# TRECHO DO TEXTO
-*-*-

Por exemplo, um estudo de 2012 encontrou raticidas em martas-pescadoras e martas que passavam tempo perto de locais de cultivo ilegal de cannabis no Condado de Humboldt, Califórnia, onde os produtores estavam protegendo seus campos com venenos para ratos.

Outros potenciais contribuintes para a exposição incluíram o sexo e a idade do animal. No geral, entender quais animais estão em risco requer mais estudo.

A maioria das pesquisas sobre esse tópico está sendo conduzida na América do Norte e na Europa. Apenas um punhado de estudos até o momento se concentrou na África do Sul, Nova Zelândia ou Austrália, embora mais da metade de todas as espécies carnívoras de preocupação global sejam encontradas na Ásia, África ou América do Sul.

Na África, por exemplo, venenos anticoagulantes para ratos podem ameaçar espécies como o gato-de-patas-pretas, que é classificado como vulnerável. Esses venenos também são amplamente usados ​​na Ásia, particularmente em plantações de óleo de palma. Muitas espécies selvagens vivem nesse tipo de área agrícola florestal, incluindo carnívoros que caçam roedores, como civetas-de-palmeira e gatos-leopardo.

Nosso estudo descobriu que 19% das espécies carnívoras na Lista Vermelha de espécies ameaçadas da União Internacional para a Conservação da Natureza têm áreas que se sobrepõem total ou parcialmente a países onde a exposição a veneno de rato foi documentada na vida selvagem. No entanto, apenas 2% das espécies da Lista Vermelha listam os rodenticidas como uma ameaça reconhecida, e nenhuma está incluída nos 19% que nossa revisão indica que podem ser ameaçados pela exposição a rodenticidas. Isso sugere que pesquisadores da vida selvagem e conservacionistas não estão totalmente cientes do alcance desses venenos.

-*-*-

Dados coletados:
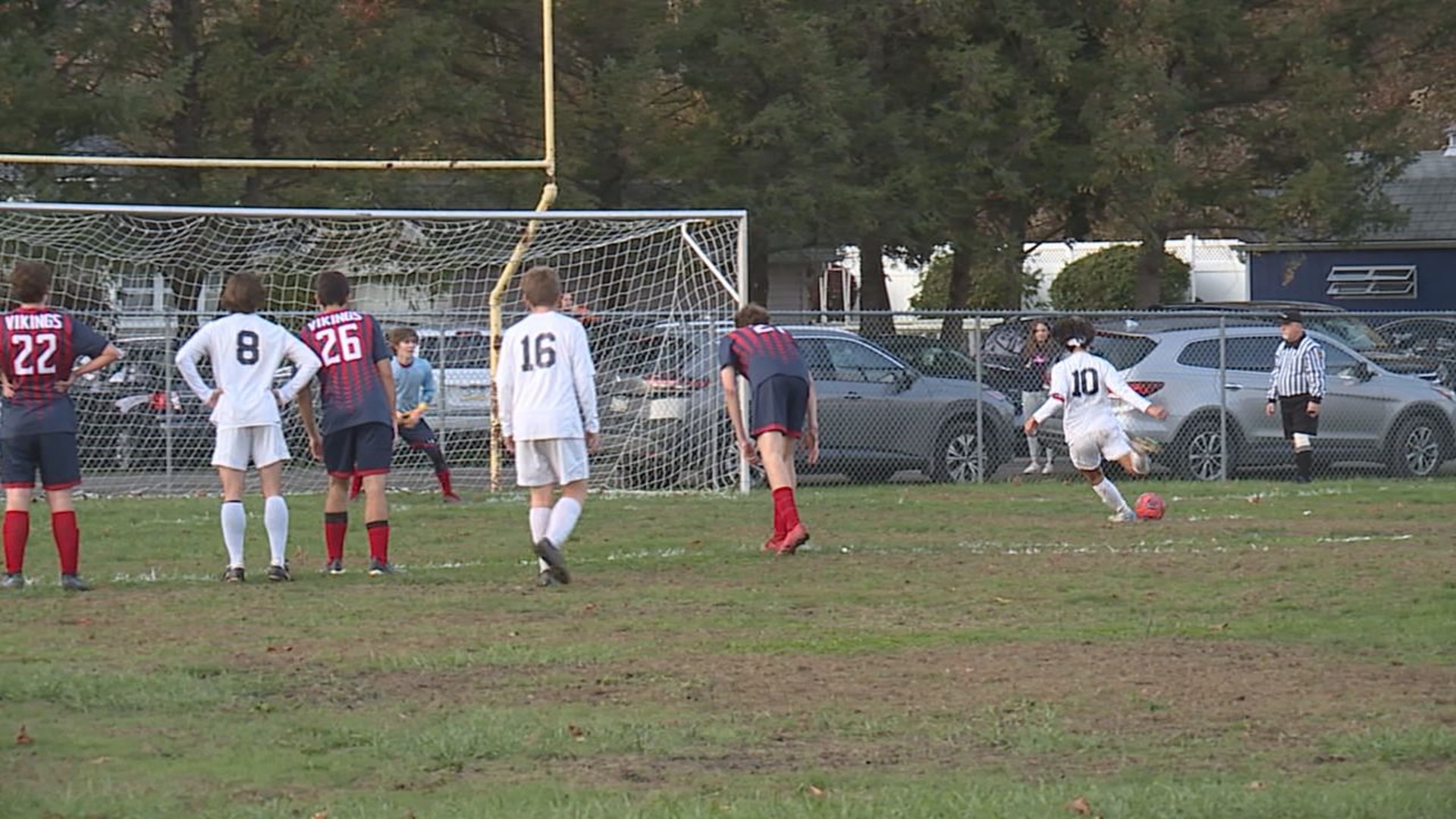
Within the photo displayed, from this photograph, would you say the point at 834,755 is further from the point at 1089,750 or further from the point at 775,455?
the point at 775,455

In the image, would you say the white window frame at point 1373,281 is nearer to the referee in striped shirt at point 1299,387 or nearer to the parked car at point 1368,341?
the parked car at point 1368,341

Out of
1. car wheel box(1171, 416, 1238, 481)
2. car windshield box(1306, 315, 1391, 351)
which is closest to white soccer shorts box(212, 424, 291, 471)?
car wheel box(1171, 416, 1238, 481)

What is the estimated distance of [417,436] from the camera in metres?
19.5

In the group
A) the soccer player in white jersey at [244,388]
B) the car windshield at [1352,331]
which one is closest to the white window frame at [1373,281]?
the car windshield at [1352,331]

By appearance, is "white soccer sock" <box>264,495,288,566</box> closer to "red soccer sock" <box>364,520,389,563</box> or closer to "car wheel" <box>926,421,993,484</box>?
"red soccer sock" <box>364,520,389,563</box>

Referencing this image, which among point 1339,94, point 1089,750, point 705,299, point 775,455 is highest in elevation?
point 1339,94

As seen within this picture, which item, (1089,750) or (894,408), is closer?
(1089,750)

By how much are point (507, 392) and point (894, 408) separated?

-*-*-

# ORDEM DE TRABALHO
Prossiga com o texto sobre venenos para ratos e carnívoros selvagens a partir da última frase apresentada.

# RESULTADO DO EXERCÍCIO
Linces de Kiawah

Estou fazendo minha pesquisa de dissertação na Ilha Kiawah, na Carolina do Sul, onde biólogos detectaram rodenticidas anticoagulantes em linces. Os linces da ilha foram monitorados e colocados em coleiras por GPS desde o início dos anos 2000, em um dos mais longos estudos multigeracionais de um carnívoro do mundo.

Um lince está deitado em um cobertor durante um trabalho científico
Pesquisadores que estudam os linces de Kiawah fazem medições e coletam amostras de sangue, verificam os animais quanto a parasitas e colocam microchips e colares de GPS neles. Todos os animais são manuseados com a devida permissão.
Meghan P. Keating/Universidade ClemsonCC BY-ND

No final de 2019 e início de 2020, três linces foram encontrados mortos devido a envenenamento por raticida, incluindo duas fêmeas que morreram durante o parto. A população de linces caiu de uma estimativa de 30 para apenas 10 gatos individuais. Essas mortes atraíram a atenção da mídia, estimularam esforços para restringir o uso de venenos na ilha e deram início a pesquisas para entender como os venenos de rato estavam afetando os linces.

Kiawah é um destino turístico popular, mas esses linces persistiram por décadas de desenvolvimento habitacional. Parte do meu trabalho busca destrinchar como os raticidas e a urbanização estão afetando os felinos.

Em 2020, os moradores de Kiawah se voluntariaram para parar de usar raticidas na ilha, e o governo da cidade realizou campanhas de educação pública explicando a ameaça à vida selvagem. Hoje, há cerca de 20 linces na ilha, e o trabalho continua para acabar com o uso de raticidas.

Esses venenos contribuíram para a morte de outros animais carismáticos, incluindo leões da montanha urbanos no sul da Califórnia e Flaco, uma coruja-águia eurasiana que escapou do Zoológico do Central Park, em Nova York, e viveu por meses no parque. Na Europa, raticidas foram encontrados nas carcaças de lobos italianos.

Uma placa de trânsito com os dizeres
Campanhas de limpeza urbana como esta em Londres podem ajudar a controlar populações de ratos.
Mark Kerrison/Em Imagens via Getty Images

Os ratos danificam propriedades, contaminam alimentos e espalham doenças, então controlá-los é uma preocupação de saúde humana. No entanto, minha pesquisa acrescenta evidências de que melhores métodos de controle são necessários para reduzir a necessidade de rodenticidas anticoagulantes.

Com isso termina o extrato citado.